Meer onderzoek nodig
Ondanks de indeling in groepen moet verder onderzoek nog uitwijzen welke subtypen er precies zijn en wat de beste behandeling is bij de subgroepen, vertelde hoogleraar diabetologie Eelco de Koning van het LUMC onlangs aan DiabetesPro: “Door goed naar je patiënt te kijken en je af te vragen wat de oorzaak kan zijn van de verhoogde glucosewaarden, krijg je al veel informatie.
Hoe kun je ontdekken welk type je hebt?
Alles staat of valt met het stellen van de juiste diagnose, stelt diabetoloog dr. Henk-Jan Aanstoot. “Als je als patiënt een niet pluisgevoel hebt of je blijft maar tobben met het verloop van je ziekte, trek dan aan de bel. En als je als arts het verhaal niet snapt, blijf dan doorzoeken naar het juiste type. Helaas gebeurt dat niet altijd.”
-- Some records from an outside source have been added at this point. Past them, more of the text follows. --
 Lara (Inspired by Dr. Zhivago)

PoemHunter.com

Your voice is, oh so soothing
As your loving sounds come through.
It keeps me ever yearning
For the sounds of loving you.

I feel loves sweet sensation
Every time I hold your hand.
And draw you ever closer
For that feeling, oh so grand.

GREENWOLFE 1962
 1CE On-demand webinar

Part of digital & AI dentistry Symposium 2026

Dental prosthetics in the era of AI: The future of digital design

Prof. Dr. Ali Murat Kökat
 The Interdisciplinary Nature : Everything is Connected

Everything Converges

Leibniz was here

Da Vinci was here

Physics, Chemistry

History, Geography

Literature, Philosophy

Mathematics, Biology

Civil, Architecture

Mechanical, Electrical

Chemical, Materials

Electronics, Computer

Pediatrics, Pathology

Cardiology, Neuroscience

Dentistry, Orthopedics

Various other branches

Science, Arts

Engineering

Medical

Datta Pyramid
Vooral bij mensen met type 2 is dat belangrijk, want die zien hun arts maar een keer per jaar en in die tijd kun je veel schade oplopen door onjuiste behandeling of medicatie. “Dan kun je fietsen tot je een ons weegt, maar als blijkt dat je toch type 1 hebt heb je niets aan orale medicatie en zul je met insuline pas weer goed kunnen functioneren.” Door regelmatig zelf je bloedglucosewaarde meten kom je erachter of jouw behandeling werkt.
Bij twijfel verder laten onderzoeken
Daarom benadrukt Aanstoot om je te laten onderzoeken als je twijfelt aan je diagnose. Bijvoorbeeld middels een C-peptidetest, waarbij je kijkt of iemand nog antistoffen heeft. Maar er zijn meerdere biomarkers, zoals de Time in range (TIR) of het meten van antistoffen tegen onderdelen van de bètacel (zoals GADA, IA2) of je kunt galzuren of lactaat (via melkzuren) onderzoeken om te kijken hoe resistent je bent. “Als je de oorzaak van de aandoening weet kun je daar logischerwijs de behandeling beter op afstemmen. Maar helaas hebben we ondanks alle extra kennis nog geen heldere QR-code van elke soort diabetes.”